Even if there was a duty and it was breached, unless that breach of duty was a proximate cause of damages, there is no malpractice liability. In the legal setting, the damages and causation are just as important as the breach of duty.
"What the nurse did had to be the cause of the patient’s harm," says Monarch. "If the nurse gives the patient too much of a vitamin and the patient goes into cardiac arrest two minutes afterwards, it must be shown that the administration of the vitamin was the cause of the cardiac arrest and that is going to be a very hard thing to do.
"There then may be a five-day trial trying to find out, Was it the vitamin?’" says Gilliland.
What’s the case law?
"In the area of home health care, especially when it comes to infusion, there are not that many cases because there hasn’t been that much time for the case law to really develop," says Monarch.
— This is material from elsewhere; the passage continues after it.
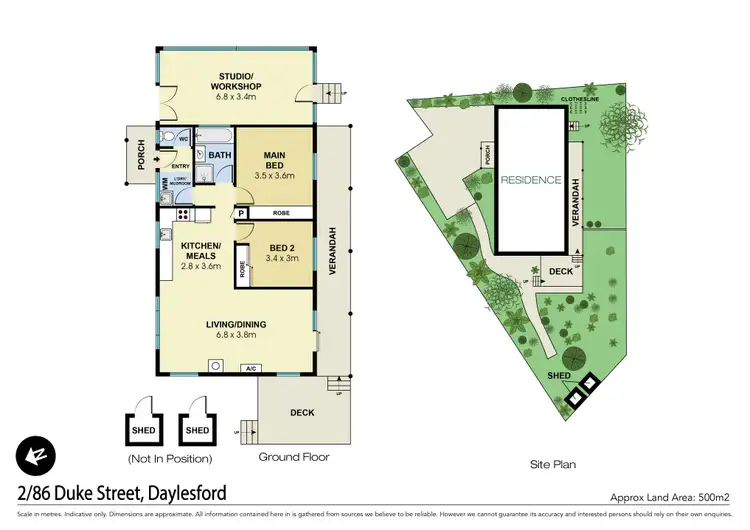Floorplan of Homely unit listing, 2/86 Duke Street, Daylesford VIC 3460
Gilliland points out that health care attorneys don’t have an answer for why there aren’t more malpractice suits in such a rapidly expanding industry, although he offers two hypotheses:
"People generally do not sue people they like," he says, and home infusion nurses tend to establish a relationship with a patient and the patient’s family."It goes back to the best thing a physician can do to avoid malpractice is to establish the physician-patient relationship: Talk to the patient and listen," says Gilliland.
"In the home, the patient is where they want to be and they are participating in what is going to be done: the whole relationship is different," he says. "And of course, it could be that [why] maybe the nurses are careful."The lack of case law does not mean it is nonexistent, though. Monarch points to a case of Semmler, Lunny, Gaiti, Poole, and Melendez v. Metropolitan Life Insurance Co., 94CIV.5549, U.S. District Court (NY, Sept. 15, 1995).
Monarch explains that Gaiti was the recipient of an epidural catheter while the rest of the plaintiffs were recipients of central venous catheters.
"The issue in the case was whether the charges related to these lines were going to be paid by the defendant’s insurance company," she says, "but the issue that was important for infusion nurses was that . . . testimony considered by the court included the following:
IV infusions are maintained by nurses and it is the exception rather than the rule to need anesthesiologist visits subsequent to his/her routine post-operative visit. It does not seem appropriate for an anesthesiology to charge a patient for a visit specific to pain management. It is the nurse who instructs the patient on the use of the pump.’
"The court said it was the nurse who is responsible for the pump and administration of the medication," says Monarch. "So it was pretty clear when it said it is the nursing responsibility."